Finiti gli aiuti arrivano le cartelle sospese, qual è lo stato di salute delle imprese italiane?
I provvedimenti emergenziali a sostegno delle imprese approvati negli ultimi anni sono riusciti a sostenere una la flessione durante la pandemia ed evitare crisi occupazionali.
Il Paese è stato così salvato dalle conseguenze più dure delle crisi pandemica ed è stato messo nelle condizioni di ripartire.
Gli aiuti elargiti non hanno però risolto la fragilità endemica del sistema economico italiano che rischia nei prossimi mesi di pagare il conto più salato.
Secondo i dati riportati dal rapporto dell’osservatorio Studio Temporary Manager i prossimi mesi metteranno a dura prova la tenuta e la resilienza delle imprese italiane.
Riassumendo i dati essenziali dello studio, sulle imprese con fatturato tra 5 e 50 milioni di euro (su un campione assai significativo di 69 mila aziende) il 36% presenta un tasso di rischio elevato.
Analizzando lo stato dei pagamenti, se in tutta Europa il 53% delle fatture non sono state onorate alla scadenza, con una crescita del 13% rispetto a un anno fa, in Italia i ritardi raggiungono il 56% dei pagamenti complessivi.
A questi dati sono da associare anche altri elementi caratterizzanti l’attuale contesto economico: aumento del costo dell’energia, aumento del costo delle materie prime e i ritardi nelle consegne delle merci.

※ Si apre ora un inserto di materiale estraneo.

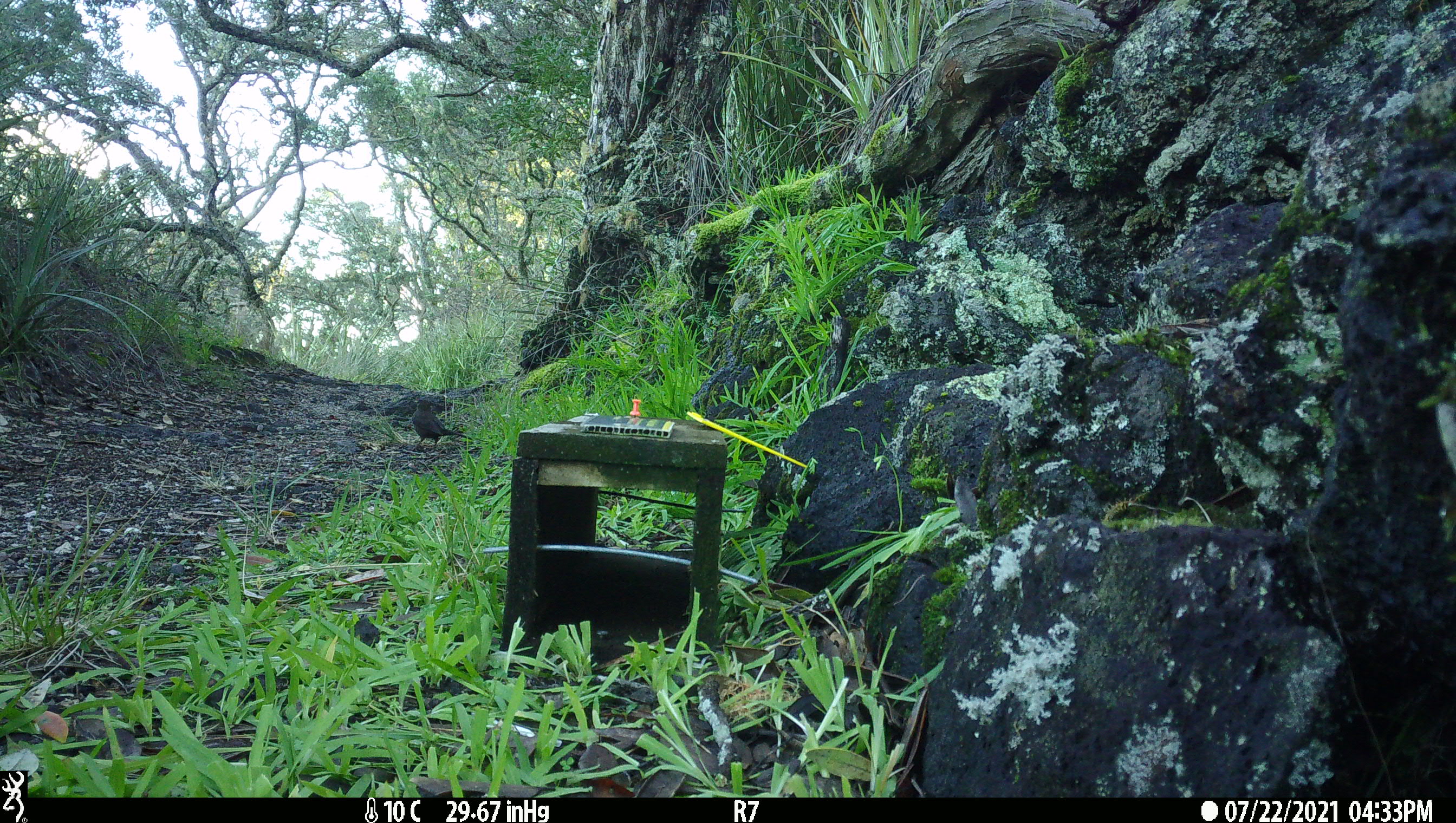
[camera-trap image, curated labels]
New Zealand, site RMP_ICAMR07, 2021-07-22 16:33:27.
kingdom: Animalia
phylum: Chordata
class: Aves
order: Passeriformes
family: Turdidae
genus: Turdus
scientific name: Turdus merula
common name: eurasian blackbird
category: blackbird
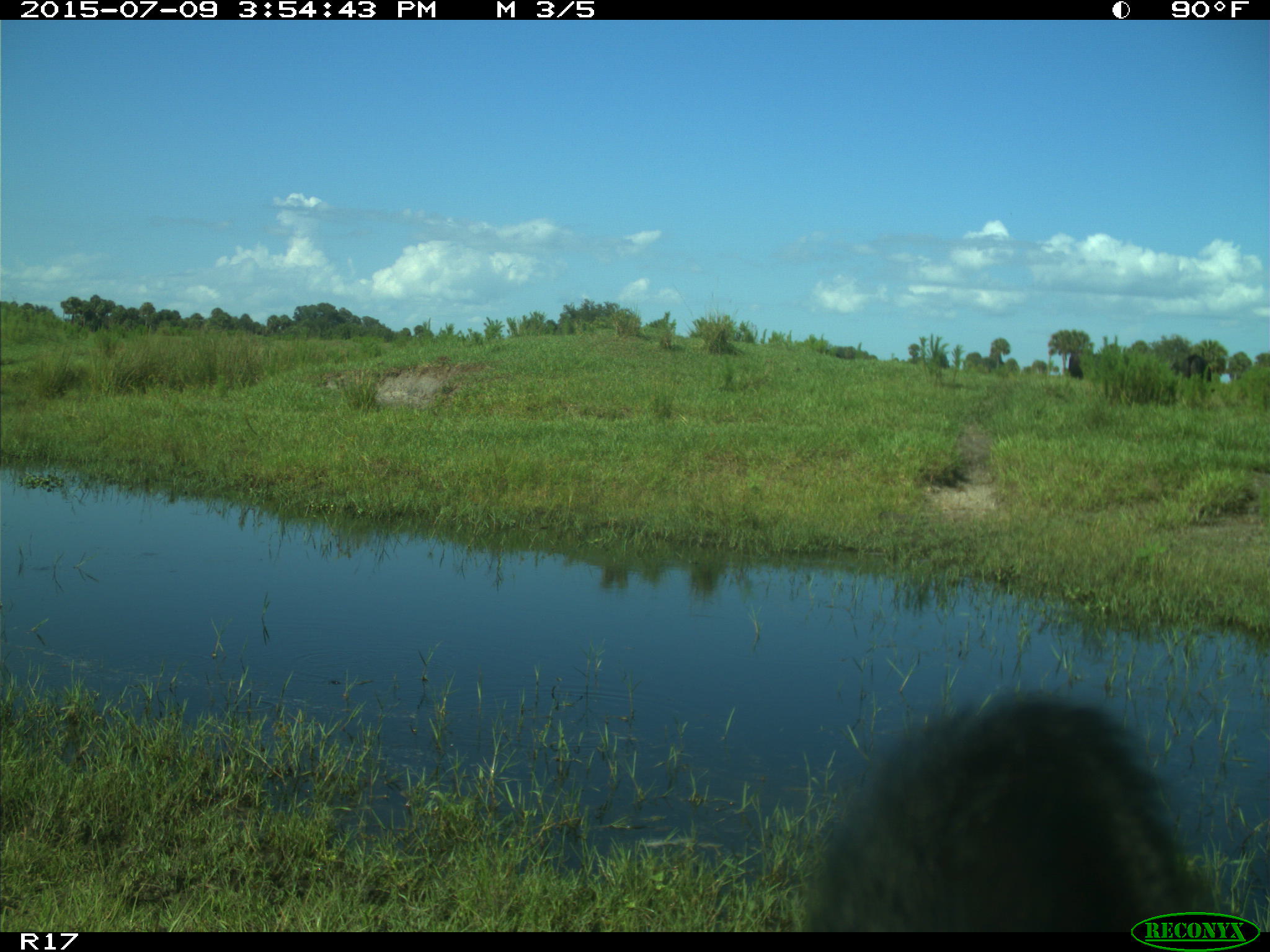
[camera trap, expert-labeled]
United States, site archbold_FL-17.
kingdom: Animalia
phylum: Chordata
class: Mammalia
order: Artiodactyla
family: Bovidae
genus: Bos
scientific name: Bos taurus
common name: domestic cow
Bos taurus (domestic cow).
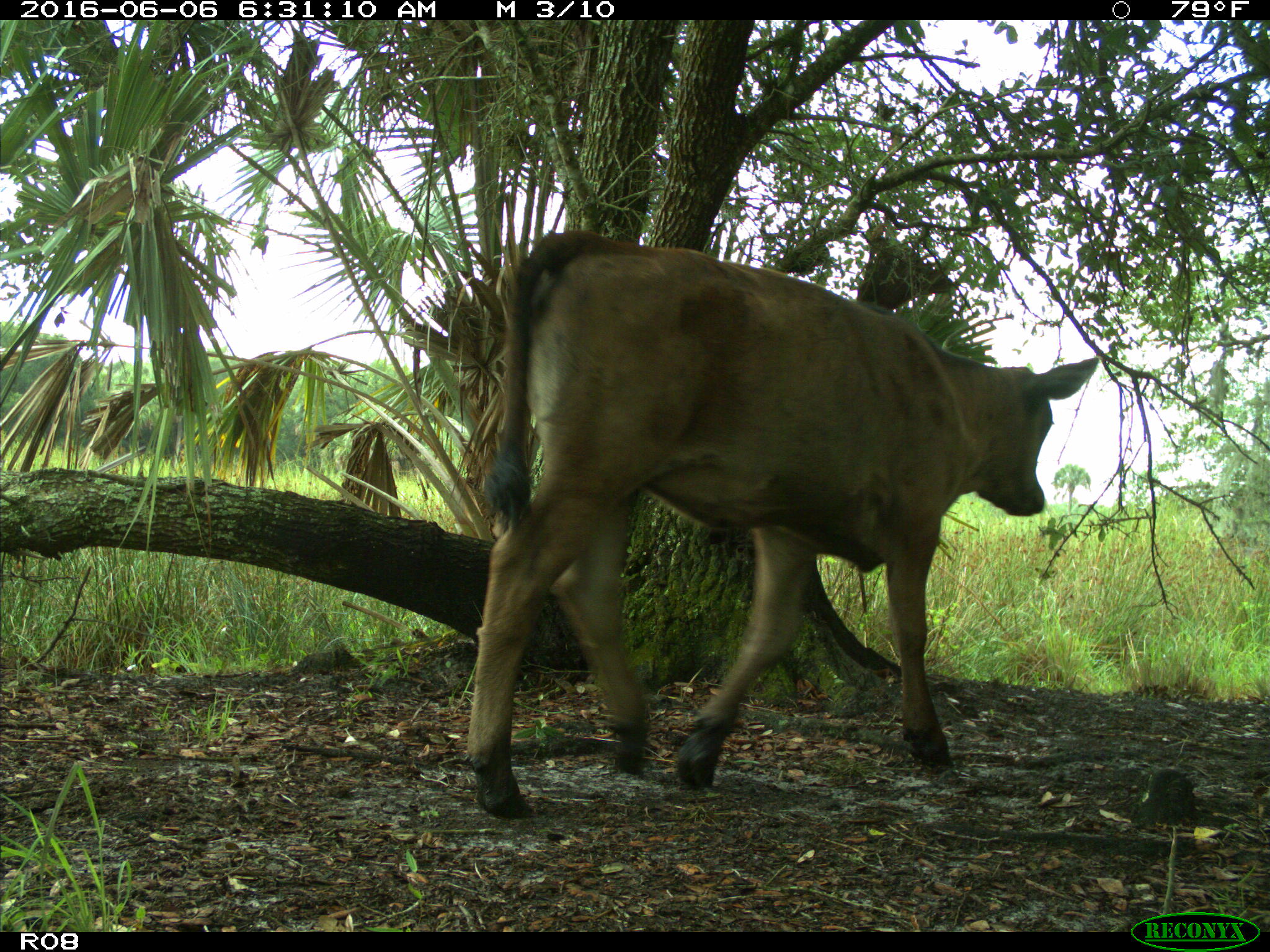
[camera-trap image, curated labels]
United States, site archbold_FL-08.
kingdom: Animalia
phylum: Chordata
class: Mammalia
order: Artiodactyla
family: Bovidae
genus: Bos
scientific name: Bos taurus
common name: domestic cow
Bos taurus (domestic cow).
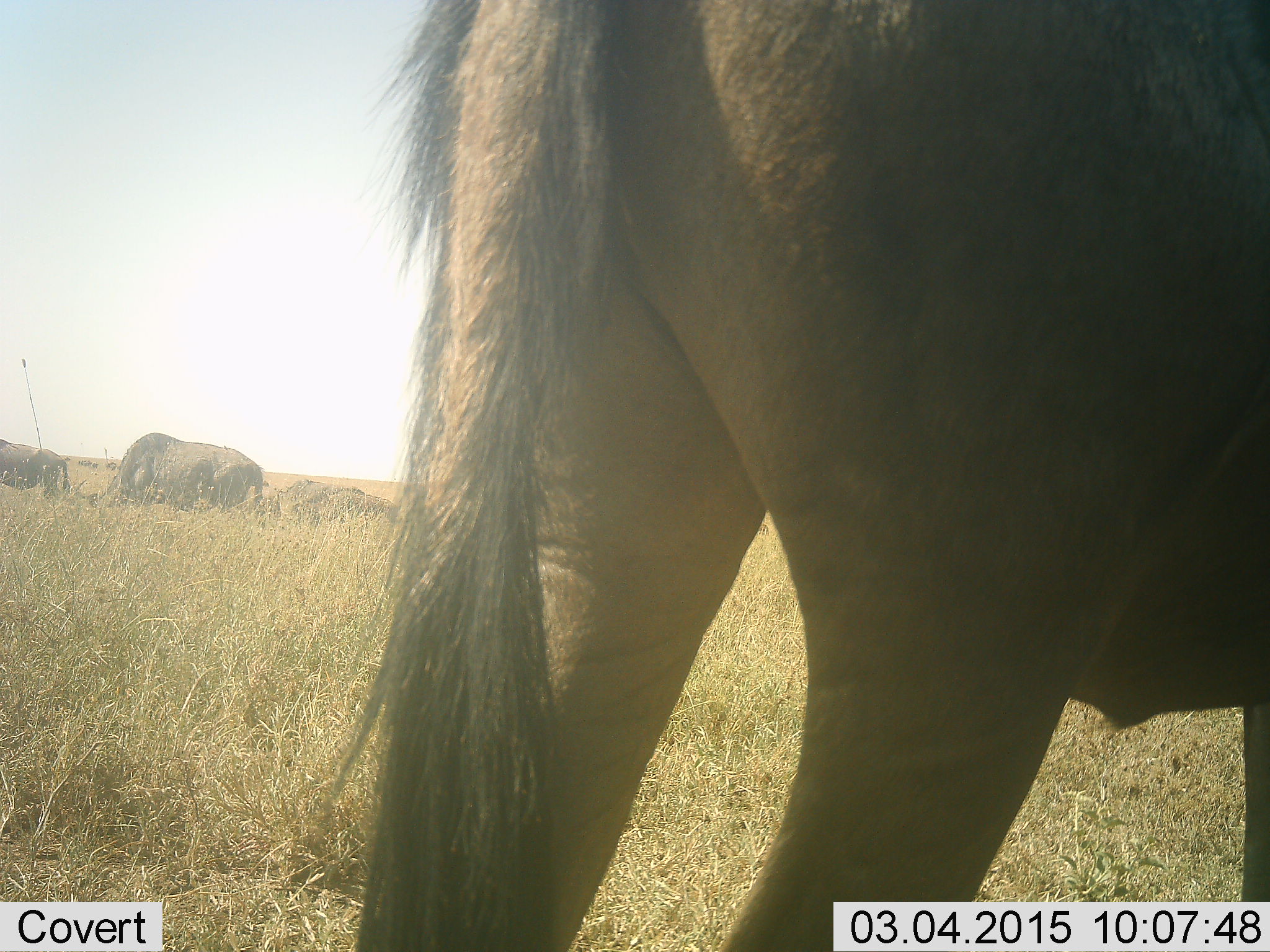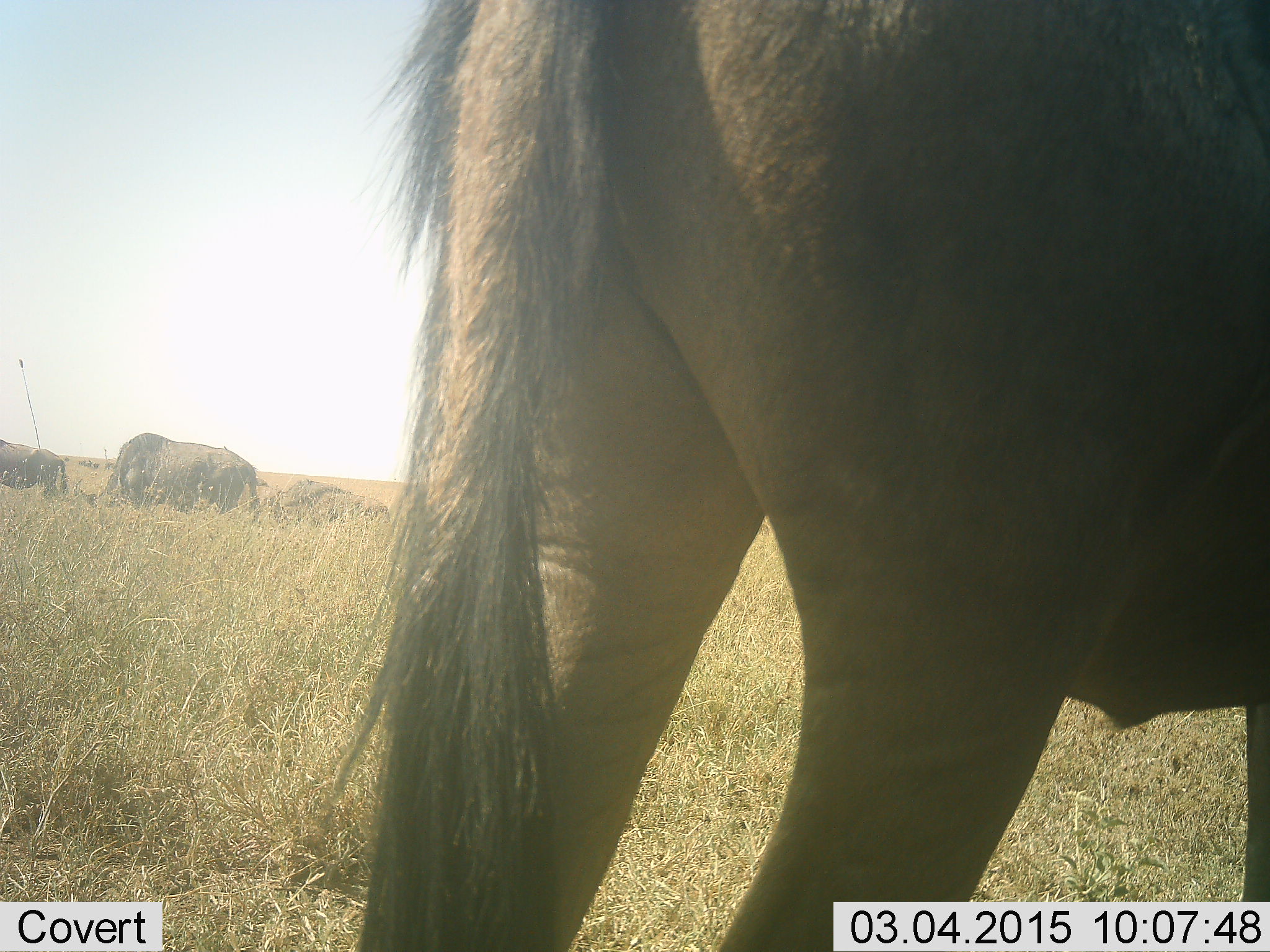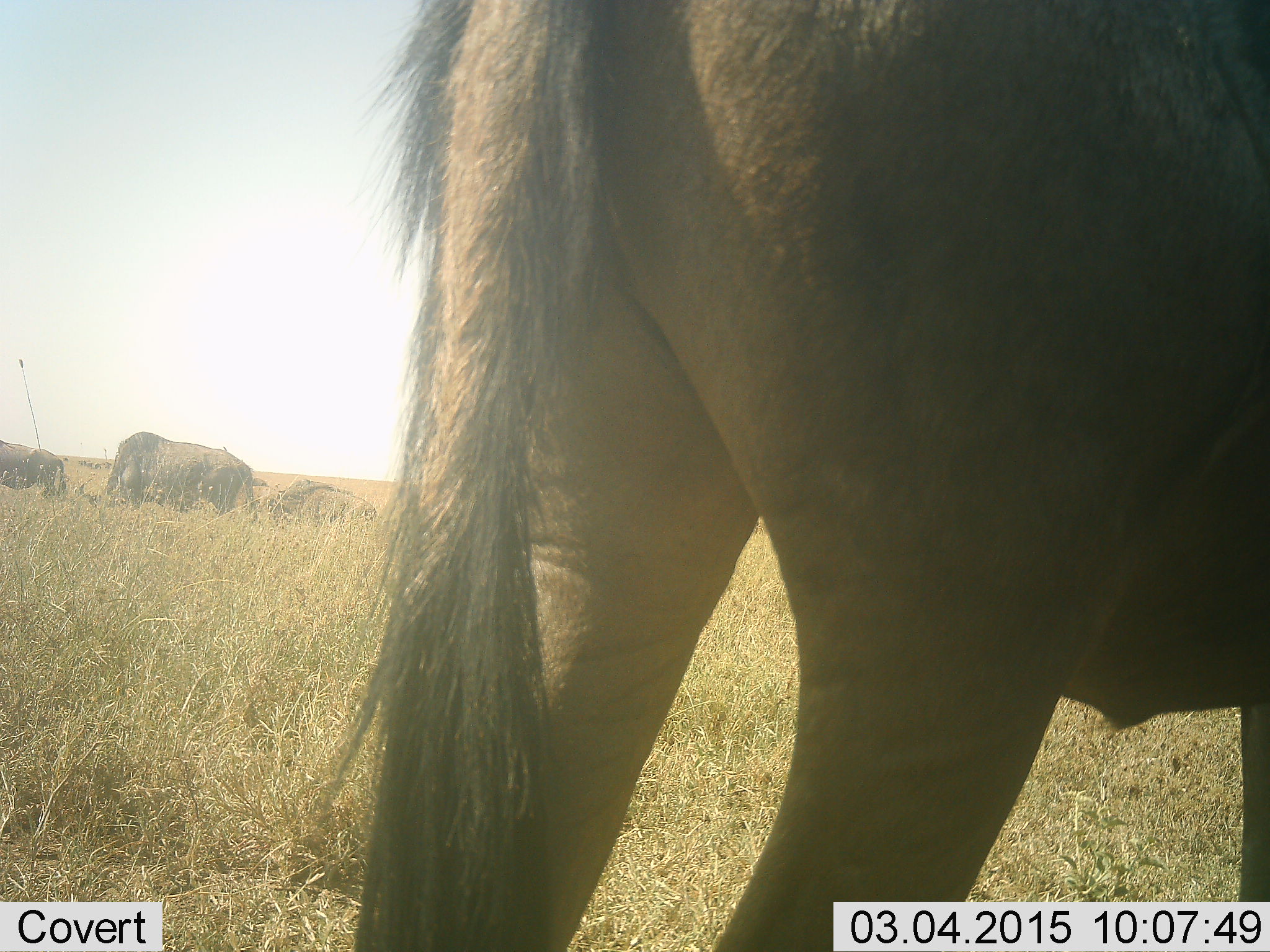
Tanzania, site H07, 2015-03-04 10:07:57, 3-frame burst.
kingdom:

La concomitanza di questi fattori ha messo in difficoltà numerose imprese, al punto che un secondo una ricerca del centro I-Aer su 500 Pmi italiane, nel mese di novembre 2021 si attesta un calo di reddittività del 12% rispetto a novembre 2020.
Per una riflessione esaustiva, a tutto questo vanno aggiunte le considerazioni sull’elevato tasso di inflazione, che spinge le banche ad aumentare i tassi di interesse e stringere sul credito.
Infine, a pendere come una spada di Damocle sulle imprese italiane meno virtuose (e sono moltissime), ci sono anche le cartelle esattoriali, trattenute fino ad ora dall’Agenzia delle Entrate.
In questa situazione le imprese si ritrovano dunque in uno scenario in cui dover fronteggiare i rimborsi dei prestiti ottenuti con le garanzie statali, le difficoltà legate all’aumento dei costi di produzione, una maggiore difficoltà di accesso al credito ed eventuali pendenze con l’erario.
Lo strumento di composizione negoziata della crisi di impresa può dunque essere una soluzione fondamentale per molte imprese in difficoltà, che possono attivare istituti alternativi per la ristrutturazione dei debiti tributari. Purtroppo, le nuove regole sono entrate in vigore da poche settimane e di fatto non sono ancora pienamente operative.
Ad oggi sono state presentate solamente 18 domande attraverso la piattaforma per l’autovalutazione della situazione aziendale, disponibile sui siti delle camere di commercio dal 15 novembre. E i professionisti in forza per la composizione negoziata della crisi sono attualmente 5 su tutto il territorio nazionale. Un numero decisamente esiguo che, anche se destinato ad aumentare via via che verranno terminati i relativi corsi di formazione, difficilmente sarà in grado di soddisfare una richiesta che ad oggi, numeri e tassi di rischio delle imprese alla mano, potrebbe interessare migliaia di aziende su tutto il territorio nazionale.